In the ‘70s, my mother was obsessed with Native Americans. I can recall her going to the Waco Public Library and checking out all of these books on Indians, which she would sit up late into the night and read in the living room. She dragged us to the theater and drive-in to see a lot of Westerns, too.
For several summers, my family would drive up to Colorado, Wyoming, New Mexico, and Arizona. We visited every stuffed buffalo and teepee between there and Texas. In fact, by the time I was six, I’d probably seen more feathers than Lola Falana had in her entire run in Las Vegas.

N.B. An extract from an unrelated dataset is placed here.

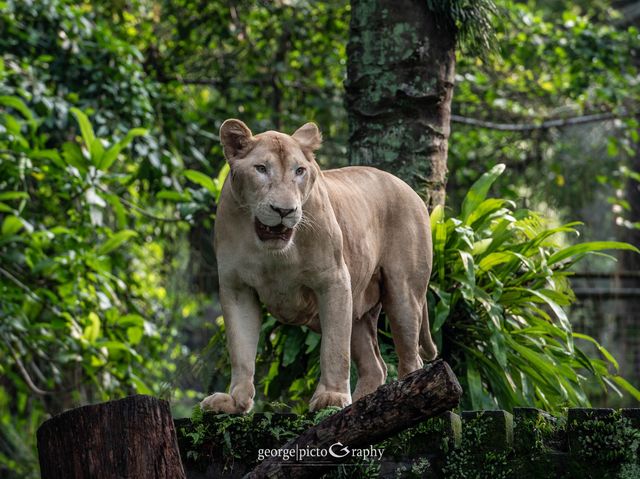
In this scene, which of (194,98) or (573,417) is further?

On one of these trips, we visited a museum where an older Native American woman in traditional dress weaved baskets. My mother was fascinated by this woman. After we had toured the museum, she went back to watch her some more. “Y’all go on to the car,” Mama said. “I just want to watch her a little longer. It’s not every day you get be this close to such authenticity.
It wasn’t long before Mama joined us in the station wagon.
““I thought you were watching your authentic Indian lady,” my father said.
““Authentic, my foot!” Mama snapped her buckle into her seatbelt. “She stood up to go get a drink at the water fountain. When she did, she hitched up her skirt and she was wearing track shoes and tube socks under that buckskin skirt!”
The experience seemed to scar my mother for life, because she refuses to wear knee-high stockings to this day. “I don’t want to be like that little Indian lady in the track shoes and tube socks.”